A total of 300 artillery systems deployed by dozens of military units along the border began firing shells simultaneously in multiple directions this afternoon, an army official said on condition of anonymity, citing department rules.
He said North Korea’s military did not show any signs of unusual activities in response.
South Korea’s front-line army units regularly conduct live-fire drills. But the number of artillery mobilised in today’s drills was the biggest ever, and the simultaneous shooting in all major front-line areas was a departure from previous exercises, the army official said.
The border between the Koreas is the most heavily fortified in the world, and the two countries occasionally exchange gunfire along the frontier. Thursday is the 40th anniversary of a 1976 “ax murder incident” in which two US soldiers were hacked to death by North Koreans during a border area clash over U.S. efforts to trim a tree.
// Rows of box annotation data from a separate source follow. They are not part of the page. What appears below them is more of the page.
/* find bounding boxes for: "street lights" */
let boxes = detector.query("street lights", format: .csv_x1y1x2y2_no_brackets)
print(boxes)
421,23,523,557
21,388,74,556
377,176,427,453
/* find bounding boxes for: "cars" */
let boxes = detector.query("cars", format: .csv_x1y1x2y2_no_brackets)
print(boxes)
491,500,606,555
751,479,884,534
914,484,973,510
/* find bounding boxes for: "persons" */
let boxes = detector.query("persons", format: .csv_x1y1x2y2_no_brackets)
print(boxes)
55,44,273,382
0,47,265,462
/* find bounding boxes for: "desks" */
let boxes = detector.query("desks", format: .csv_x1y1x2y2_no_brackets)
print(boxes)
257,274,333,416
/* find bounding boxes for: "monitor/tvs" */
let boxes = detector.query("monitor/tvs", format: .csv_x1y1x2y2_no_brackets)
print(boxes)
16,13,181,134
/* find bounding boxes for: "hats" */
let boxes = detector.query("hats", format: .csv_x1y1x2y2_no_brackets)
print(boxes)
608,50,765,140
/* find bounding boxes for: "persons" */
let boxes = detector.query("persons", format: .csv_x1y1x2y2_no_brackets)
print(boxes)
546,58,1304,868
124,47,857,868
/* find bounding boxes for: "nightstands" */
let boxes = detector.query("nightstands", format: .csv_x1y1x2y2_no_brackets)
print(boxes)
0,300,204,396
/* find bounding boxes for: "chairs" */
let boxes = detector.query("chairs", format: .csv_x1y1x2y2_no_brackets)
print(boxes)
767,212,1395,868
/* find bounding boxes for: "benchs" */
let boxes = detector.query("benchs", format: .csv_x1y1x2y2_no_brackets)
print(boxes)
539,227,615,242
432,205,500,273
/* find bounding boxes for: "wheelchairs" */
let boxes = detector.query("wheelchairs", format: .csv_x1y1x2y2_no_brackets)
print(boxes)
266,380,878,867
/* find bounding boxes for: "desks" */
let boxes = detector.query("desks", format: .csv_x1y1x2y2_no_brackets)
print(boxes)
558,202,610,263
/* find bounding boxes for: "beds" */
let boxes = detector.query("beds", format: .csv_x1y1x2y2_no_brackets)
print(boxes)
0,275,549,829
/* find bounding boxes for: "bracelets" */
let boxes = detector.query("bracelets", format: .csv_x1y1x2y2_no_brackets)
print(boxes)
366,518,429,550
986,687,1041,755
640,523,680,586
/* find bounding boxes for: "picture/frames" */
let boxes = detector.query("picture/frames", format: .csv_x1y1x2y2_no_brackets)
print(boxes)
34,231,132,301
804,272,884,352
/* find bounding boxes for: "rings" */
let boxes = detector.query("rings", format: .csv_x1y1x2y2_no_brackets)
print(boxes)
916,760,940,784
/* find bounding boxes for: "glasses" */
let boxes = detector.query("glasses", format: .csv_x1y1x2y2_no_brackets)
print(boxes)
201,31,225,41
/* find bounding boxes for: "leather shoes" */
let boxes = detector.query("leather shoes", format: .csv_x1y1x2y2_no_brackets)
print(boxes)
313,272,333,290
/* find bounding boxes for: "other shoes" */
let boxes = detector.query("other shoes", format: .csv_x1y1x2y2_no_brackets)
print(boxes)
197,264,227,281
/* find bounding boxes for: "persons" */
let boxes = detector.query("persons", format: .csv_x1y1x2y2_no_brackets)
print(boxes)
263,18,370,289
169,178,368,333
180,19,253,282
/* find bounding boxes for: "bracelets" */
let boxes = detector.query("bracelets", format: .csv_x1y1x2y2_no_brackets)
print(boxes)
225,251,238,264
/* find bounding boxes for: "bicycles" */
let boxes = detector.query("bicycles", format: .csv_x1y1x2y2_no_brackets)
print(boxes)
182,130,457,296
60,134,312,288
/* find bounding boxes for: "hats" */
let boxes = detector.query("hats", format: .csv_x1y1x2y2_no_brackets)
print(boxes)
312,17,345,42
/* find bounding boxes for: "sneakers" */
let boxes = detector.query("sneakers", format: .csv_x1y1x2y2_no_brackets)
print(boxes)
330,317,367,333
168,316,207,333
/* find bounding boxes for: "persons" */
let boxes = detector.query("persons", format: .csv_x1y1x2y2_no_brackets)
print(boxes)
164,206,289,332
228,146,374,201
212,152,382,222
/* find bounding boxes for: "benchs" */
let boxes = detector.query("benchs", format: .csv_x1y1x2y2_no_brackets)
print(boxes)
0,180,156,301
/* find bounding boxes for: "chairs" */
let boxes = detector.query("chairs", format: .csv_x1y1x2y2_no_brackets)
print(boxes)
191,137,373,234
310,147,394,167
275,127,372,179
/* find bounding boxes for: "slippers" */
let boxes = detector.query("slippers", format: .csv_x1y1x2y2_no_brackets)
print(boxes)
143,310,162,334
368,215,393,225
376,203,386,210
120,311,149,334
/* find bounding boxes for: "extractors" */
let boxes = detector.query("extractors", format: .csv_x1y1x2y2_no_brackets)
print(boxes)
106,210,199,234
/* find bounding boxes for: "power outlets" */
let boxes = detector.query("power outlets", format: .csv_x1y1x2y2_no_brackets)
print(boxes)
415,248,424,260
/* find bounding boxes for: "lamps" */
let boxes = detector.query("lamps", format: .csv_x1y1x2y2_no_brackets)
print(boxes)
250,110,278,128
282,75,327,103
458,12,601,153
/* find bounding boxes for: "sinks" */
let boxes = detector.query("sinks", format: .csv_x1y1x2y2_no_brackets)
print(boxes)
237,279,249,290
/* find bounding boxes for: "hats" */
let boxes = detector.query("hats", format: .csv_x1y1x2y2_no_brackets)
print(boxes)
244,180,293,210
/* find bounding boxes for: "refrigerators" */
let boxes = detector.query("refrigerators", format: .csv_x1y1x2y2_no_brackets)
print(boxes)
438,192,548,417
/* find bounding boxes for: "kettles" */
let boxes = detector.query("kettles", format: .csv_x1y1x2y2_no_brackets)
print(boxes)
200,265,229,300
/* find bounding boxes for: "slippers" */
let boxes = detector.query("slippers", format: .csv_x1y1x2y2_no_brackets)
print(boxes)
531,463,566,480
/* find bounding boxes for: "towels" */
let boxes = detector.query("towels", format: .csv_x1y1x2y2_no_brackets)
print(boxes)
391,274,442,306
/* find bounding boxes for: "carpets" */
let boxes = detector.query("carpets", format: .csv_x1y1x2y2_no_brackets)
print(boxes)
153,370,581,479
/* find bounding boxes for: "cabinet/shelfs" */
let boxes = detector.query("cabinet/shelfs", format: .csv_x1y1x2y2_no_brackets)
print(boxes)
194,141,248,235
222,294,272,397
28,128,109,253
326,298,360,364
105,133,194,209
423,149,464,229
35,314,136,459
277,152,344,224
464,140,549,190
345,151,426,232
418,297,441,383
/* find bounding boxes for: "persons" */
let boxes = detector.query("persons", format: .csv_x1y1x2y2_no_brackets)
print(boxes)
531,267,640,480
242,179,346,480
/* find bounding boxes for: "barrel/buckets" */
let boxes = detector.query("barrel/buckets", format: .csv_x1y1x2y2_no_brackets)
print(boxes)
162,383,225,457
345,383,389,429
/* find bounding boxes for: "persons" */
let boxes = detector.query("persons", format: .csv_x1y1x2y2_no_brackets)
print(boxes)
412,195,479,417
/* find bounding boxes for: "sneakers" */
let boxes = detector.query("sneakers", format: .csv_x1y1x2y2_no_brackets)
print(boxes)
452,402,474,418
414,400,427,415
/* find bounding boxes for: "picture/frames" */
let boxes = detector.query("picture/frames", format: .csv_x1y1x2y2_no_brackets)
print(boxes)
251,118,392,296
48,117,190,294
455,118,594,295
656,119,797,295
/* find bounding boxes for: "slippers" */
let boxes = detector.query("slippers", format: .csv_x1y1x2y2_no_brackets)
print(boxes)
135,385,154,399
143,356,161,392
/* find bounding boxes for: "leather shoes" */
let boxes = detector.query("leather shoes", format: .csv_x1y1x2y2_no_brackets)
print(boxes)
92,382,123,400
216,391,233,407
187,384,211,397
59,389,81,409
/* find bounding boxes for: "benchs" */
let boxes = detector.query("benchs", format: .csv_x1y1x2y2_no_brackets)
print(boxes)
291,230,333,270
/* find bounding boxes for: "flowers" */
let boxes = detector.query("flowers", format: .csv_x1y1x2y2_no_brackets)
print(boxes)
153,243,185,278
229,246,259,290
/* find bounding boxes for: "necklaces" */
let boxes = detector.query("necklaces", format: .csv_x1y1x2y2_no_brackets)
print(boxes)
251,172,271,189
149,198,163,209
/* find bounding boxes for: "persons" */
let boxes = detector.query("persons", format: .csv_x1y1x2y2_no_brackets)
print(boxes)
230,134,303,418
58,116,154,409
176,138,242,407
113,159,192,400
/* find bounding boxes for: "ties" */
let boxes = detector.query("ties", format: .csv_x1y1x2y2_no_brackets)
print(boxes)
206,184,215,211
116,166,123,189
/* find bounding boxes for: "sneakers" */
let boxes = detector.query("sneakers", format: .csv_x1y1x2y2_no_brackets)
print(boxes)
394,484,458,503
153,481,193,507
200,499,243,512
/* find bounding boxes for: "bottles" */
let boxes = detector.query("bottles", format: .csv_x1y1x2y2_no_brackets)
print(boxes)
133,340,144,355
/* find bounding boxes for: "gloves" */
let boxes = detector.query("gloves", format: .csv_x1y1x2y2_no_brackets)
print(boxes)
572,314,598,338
Today’s drills also marked what South Korea describes as an artillery exchange between the Koreas in August 2015 following land mine explosions that maimed two South Korean soldiers.
There were no reports of injuries in last year’s artillery firing. Seoul said North Korea fired first, but North Korea denied firing and responded with anger.
The latest drills came a day after Seoul said a senior North Korean diplomat based in London defected to South Korea.
The announcement is expected to infuriate North Korea, which typically calls high-profile defectors traitors and accuses South Korea of abducting or luring its citizens to defect.